Turning to the arbitral bodies at issue, the Court determined that neither qualified as a governmental entity. The arbitral body in ZF is a private entity operating under private arbitral rules. It makes no difference that German law governs some aspects of the proceeding, or that German courts might enforce the parties’ arbitration agreement. Holding otherwise would “erase any distinction between private and governmental adjudicative bodies.” The Court acknowledged that the arbitral body in AlixPartners presents a more difficult question because one party to the dispute is a sovereign, and the arbitration arose from an international treaty. The Court determined that the “relevant question” is whether the parties to that treaty intended that the ad hoc arbitration panel exercise governmental authority. Here, the treaty at issue contains no indicia of such intent and instead offers a choice between resolving disputes before a governmental court or “the potentially appealing option of bringing . . . disputes to a private arbitration panel.” The Court left open the possibility that, in other cases, a sovereign might imbue an ad hoc arbitration panel with governmental authority.

Implications

The Court’s decision in ZF and AlixPartners resolves a circuit conflict over whether the phrase “foreign or international tribunal” in Section 1782 includes private arbitral panels.

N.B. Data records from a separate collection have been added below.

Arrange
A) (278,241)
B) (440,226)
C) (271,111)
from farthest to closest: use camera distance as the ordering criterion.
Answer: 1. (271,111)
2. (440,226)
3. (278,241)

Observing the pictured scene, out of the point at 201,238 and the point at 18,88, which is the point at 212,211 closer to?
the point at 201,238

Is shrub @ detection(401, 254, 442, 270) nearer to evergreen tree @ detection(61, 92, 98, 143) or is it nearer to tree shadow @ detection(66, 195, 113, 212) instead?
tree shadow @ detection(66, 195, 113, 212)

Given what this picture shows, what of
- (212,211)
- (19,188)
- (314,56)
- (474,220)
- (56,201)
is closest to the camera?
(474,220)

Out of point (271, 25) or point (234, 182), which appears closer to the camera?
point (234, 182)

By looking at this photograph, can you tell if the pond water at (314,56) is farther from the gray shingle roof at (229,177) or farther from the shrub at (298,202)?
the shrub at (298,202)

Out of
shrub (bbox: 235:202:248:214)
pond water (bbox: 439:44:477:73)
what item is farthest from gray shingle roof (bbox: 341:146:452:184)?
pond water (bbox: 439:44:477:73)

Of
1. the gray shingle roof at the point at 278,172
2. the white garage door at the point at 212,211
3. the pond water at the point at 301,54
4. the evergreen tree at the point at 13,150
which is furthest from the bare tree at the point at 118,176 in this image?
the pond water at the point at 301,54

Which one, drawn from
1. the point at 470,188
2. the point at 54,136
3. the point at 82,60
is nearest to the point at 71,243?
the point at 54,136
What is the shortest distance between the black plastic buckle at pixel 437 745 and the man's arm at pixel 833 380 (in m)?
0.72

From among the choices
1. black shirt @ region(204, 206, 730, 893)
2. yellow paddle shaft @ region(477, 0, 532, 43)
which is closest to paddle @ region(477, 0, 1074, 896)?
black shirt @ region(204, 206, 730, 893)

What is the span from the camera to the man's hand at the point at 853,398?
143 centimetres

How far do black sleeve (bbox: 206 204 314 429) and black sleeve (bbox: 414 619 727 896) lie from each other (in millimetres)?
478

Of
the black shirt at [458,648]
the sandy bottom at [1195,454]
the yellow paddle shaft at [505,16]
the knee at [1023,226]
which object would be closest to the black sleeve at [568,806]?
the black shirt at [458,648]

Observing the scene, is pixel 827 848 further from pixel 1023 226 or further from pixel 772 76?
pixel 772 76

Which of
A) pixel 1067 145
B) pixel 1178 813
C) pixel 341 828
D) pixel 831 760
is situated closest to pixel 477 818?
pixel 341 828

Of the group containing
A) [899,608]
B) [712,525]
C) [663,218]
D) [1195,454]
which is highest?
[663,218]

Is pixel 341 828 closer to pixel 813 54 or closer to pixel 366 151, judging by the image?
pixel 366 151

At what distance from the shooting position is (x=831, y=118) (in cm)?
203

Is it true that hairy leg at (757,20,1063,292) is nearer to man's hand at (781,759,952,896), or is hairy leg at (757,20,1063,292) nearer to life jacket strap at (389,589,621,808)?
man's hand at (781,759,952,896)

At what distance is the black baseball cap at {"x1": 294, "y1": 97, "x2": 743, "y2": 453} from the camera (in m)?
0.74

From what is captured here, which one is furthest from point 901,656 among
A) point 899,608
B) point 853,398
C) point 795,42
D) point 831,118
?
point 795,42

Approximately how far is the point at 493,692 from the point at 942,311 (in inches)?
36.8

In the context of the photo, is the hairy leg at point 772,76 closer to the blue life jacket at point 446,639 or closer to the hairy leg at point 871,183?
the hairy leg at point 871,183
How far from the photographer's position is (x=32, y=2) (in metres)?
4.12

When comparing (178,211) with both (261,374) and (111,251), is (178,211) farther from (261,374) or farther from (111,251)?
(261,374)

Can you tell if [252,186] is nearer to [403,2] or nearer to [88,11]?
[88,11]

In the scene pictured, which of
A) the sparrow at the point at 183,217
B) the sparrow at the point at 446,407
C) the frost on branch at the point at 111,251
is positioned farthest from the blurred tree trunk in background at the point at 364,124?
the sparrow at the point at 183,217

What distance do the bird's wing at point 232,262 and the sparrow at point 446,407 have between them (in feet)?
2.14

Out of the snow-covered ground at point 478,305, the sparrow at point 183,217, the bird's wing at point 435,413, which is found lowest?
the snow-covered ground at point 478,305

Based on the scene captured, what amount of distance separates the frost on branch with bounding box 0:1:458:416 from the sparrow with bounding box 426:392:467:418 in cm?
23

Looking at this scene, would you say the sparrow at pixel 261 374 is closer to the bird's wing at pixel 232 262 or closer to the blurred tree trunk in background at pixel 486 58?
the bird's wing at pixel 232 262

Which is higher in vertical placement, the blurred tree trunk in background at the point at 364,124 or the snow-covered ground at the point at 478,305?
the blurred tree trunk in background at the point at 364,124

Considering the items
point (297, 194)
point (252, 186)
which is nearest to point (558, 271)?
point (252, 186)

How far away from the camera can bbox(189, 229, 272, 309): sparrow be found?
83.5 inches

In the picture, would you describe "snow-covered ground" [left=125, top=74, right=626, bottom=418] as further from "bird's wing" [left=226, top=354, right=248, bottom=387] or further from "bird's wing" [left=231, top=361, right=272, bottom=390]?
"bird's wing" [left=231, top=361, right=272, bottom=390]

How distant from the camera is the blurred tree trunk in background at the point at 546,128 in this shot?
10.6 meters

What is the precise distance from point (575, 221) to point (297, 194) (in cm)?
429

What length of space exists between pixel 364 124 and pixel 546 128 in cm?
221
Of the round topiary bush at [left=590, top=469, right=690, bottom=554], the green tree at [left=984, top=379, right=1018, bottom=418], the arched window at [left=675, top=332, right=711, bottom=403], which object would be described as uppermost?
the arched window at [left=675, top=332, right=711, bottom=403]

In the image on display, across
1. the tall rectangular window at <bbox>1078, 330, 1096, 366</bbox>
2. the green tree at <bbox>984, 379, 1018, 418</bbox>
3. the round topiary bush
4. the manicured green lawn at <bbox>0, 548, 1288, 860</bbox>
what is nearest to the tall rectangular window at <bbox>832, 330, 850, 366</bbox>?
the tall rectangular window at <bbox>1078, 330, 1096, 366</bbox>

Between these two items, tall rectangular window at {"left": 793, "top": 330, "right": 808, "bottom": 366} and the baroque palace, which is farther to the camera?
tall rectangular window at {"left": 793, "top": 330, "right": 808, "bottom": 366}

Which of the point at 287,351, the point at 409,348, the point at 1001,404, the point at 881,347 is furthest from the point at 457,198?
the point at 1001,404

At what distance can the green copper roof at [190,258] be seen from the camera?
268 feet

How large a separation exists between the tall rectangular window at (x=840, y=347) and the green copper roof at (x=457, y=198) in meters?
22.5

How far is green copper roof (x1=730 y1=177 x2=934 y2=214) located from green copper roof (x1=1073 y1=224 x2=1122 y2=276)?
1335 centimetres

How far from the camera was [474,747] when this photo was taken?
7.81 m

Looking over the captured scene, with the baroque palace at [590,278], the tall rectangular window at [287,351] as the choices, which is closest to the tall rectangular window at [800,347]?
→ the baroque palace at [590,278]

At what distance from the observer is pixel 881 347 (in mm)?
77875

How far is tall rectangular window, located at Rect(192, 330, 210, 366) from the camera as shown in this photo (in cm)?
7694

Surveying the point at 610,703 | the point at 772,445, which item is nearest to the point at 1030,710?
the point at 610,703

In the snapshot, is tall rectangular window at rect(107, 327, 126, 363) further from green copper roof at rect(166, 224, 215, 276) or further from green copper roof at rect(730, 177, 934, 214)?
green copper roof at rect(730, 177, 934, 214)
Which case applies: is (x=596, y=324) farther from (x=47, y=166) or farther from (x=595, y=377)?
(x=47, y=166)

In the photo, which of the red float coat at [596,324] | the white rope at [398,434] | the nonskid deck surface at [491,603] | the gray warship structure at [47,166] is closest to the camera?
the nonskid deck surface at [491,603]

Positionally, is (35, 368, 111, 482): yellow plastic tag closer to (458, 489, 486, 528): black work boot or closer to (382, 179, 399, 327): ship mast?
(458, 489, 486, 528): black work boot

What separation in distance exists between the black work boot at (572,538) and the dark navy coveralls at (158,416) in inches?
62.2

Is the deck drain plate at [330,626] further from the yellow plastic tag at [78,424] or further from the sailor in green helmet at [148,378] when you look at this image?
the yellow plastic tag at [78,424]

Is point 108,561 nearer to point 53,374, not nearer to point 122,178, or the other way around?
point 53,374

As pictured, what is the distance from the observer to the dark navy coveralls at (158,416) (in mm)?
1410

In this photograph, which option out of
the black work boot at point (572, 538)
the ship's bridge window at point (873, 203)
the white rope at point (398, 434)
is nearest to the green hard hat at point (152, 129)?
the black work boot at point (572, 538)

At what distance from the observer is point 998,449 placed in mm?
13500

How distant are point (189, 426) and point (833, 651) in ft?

By answering this question in the negative, the Court rejected a broad reading of the statute that would involve district courts in purely private arbitrations abroad. The Court’s reading will limit delays in those proceedings and prevent parties to foreign arbitration agreements from taking advantage of the broader discovery often permitted by United States courts. The narrower reading that the Court adopted preserves district-court resources for the assistance of foreign nations. Future cases will determine the circumstances under which there is sufficient evidence of intent that an arbitral panel exercise governmental authority, such that Section 1782 applies. It is unclear, for example, whether the International Centre for Settlement of Investment Disputes will be viewed differently, as it is a permanent institution created by a multilateral treaty, with awards that are binding as a matter of public international law. Regardless, it will be important to carefully consider discovery issues in selecting arbitral forums and in drafting arbitration clauses.